Travail demandé:
#1 D'après l'extrait sur la médiation de l'OTAN, quel jour Jens Stoltenberg s'est-il exprimé ?
#2 Reprenez l'extrait sur la médiation de l'OTAN et prolongez-le à partir de sa dernière phrase.

Passage fourni:
++++++++++
La réponse incertaine de la Turquie et de la Grèce à une offre de médiation de l’OTAN

Par Jean-Pierre Stroobants, Bruxelles, bureau européen

Athènes se dit prêt à évoquer la délimitation des zones maritimes en mer Egée « sur la base du droit international ».

La Grèce et la Turquie vont démarrer des « discussions au niveau technique et militaire » au sein de l’OTAN pour tenter de réduire les tensions en Méditerranée orientale et éteindre le risque de confrontation. « Je suis en étroite relation avec tous les alliés concernés pour rechercher une solution, dans l’esprit de solidarité de l’OTAN », a expliqué, vendredi 4 septembre, Jens Stoltenberg, soucieux d’éviter une guerre ouverte, alors que l’armée grecque est en état d’alerte et que les deux pays ont déjà frôlé la confrontation, sur la mer et dans les airs.
++++++++++
Données fournies:

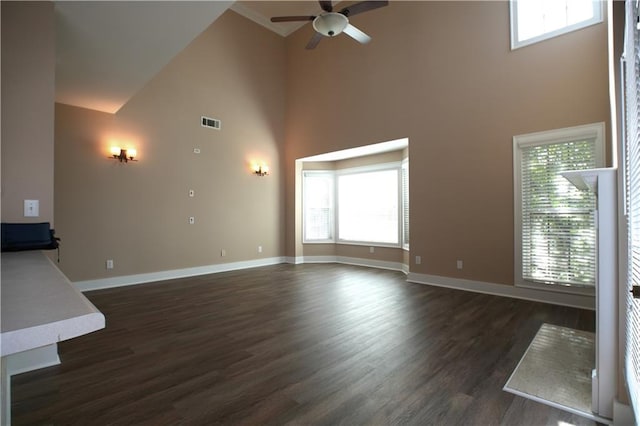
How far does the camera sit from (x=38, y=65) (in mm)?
2475

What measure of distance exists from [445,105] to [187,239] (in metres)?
5.14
++++++++++
Réponses aux consignes:
#1 Le vendredi 4 septembre.

#2
L’appel à la « déconfliction » lancé par le secrétaire général de l’alliance atlantique et ses propos apaisants contrastaient encore, vendredi, avec ceux qui étaient tenus à Ankara et à Athènes. Le gouvernement grec estimait que la désescalade ne serait possible que lorsque les navires turcs auraient quitté la région, où ils étendent leurs recherches gazières dans des eaux revendiquées par la Grèce, autour de ses îles situées près des côtes turques.

Du côté turc, en revanche, on affirmait être prêt à une discussion « sans aucune précondition », mais on accusait en même temps les responsables grecs de « mentir » et de « se dérober ».

Possible implication de l’ONU

L’appel officiel du dirigeant de l’OTAN et les pressions exercées par plusieurs capitales seront-ils suivis d’effet ? Le premier ministre grec, Kyriakos Mitsotakis, a indiqué, vendredi après-midi, que son pays était ouvert à un dialogue, mais seulement quand les « provocations » et « les menaces » turques auront cessé, a-t-il précisé. De quoi laisser dubitatifs les responsables de l’OTAN. Athènes se dit, en tout cas, prêt à évoquer la délimitation des zones maritimes en mer Egée « sur la base du droit international ».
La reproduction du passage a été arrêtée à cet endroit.